09-09-2021 09:33 AM
Hello!
We have been running our HA Pair FTD's without any major issues for about 5 months now but all of a sudden, they decided the both wanted to be active and started a split-brain scenario. This completely brought our entire network down and I could see that the two nodes had a status of active. The quick solution was to shut down the 2nd node and reboot the primary node, then network connectivity was restored. I had opened a high priority TAC case but wasn't taken seriously at all and they were not able to determine a root cause. I was able to look back in the event logs and noticed that the primary node's "primary detection engine" failed, then it appeared that snort started crashing/restarted and we were seeing snort memory usage up in the 90% range. We are currently running FMC version 6.7 and the HA links are via direct connect. Anyone ever experience anything like this? When this occurred, nobody was even logged into FMC or making any changes, it happened out of the blue.
Thank you
09-09-2021 10:13 AM
we are runing 6.5 FTD 4K, we have not come across this issue ?

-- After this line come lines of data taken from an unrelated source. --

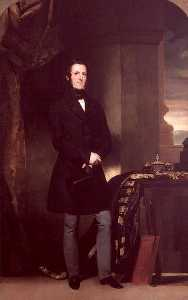 James Andrew Broun Ramsay, 1st Marquess of Dalhousie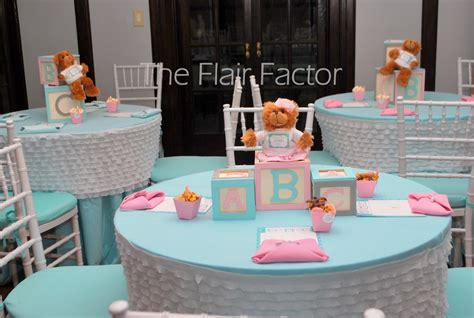 Table Centerpieces For Baby Shower by F 234 Te Fanatic Baby Shower Building Our Family Block By Block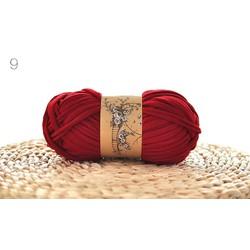 Sợi Vải -T Shirt Yarn 9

Since you mentioned only 5months uptime that should not cause any issue, the only reason i see below for the split brain.
Both FTD are not see each other due to Layer 2 sync missing ? do you monitor all interface for the fail over scenario ?
Look at the Logs what is the reason of Failover took place.
Look at the Directlly connected switch has any Logs ? ( any STP Loops ?)
above all good then come back to your Logs.
- primary node's "primary detection engine" failed (since you mentioned this was the issue, then we need to enage with TAC to investigate this, they are technical experts should give some light what is the reason behind to cause for this, by review the crash logs)
I am sure they might come with soltuion for patching or upgrade suggestions based on outcome.
09-09-2021 10:30 AM
Hey Balaji,
TAC had me run outputs and delivery logs to them and they were not able to find any misconfiguration issues or any reason as to why this happened other than "there was a communication error between the HA pairs". Not able to pinpoint what the error would have been though. Is a direct HA link between the two nodes not recommended?
09-09-2021 11:36 AM
Is a direct HA link between the two nodes not recommended?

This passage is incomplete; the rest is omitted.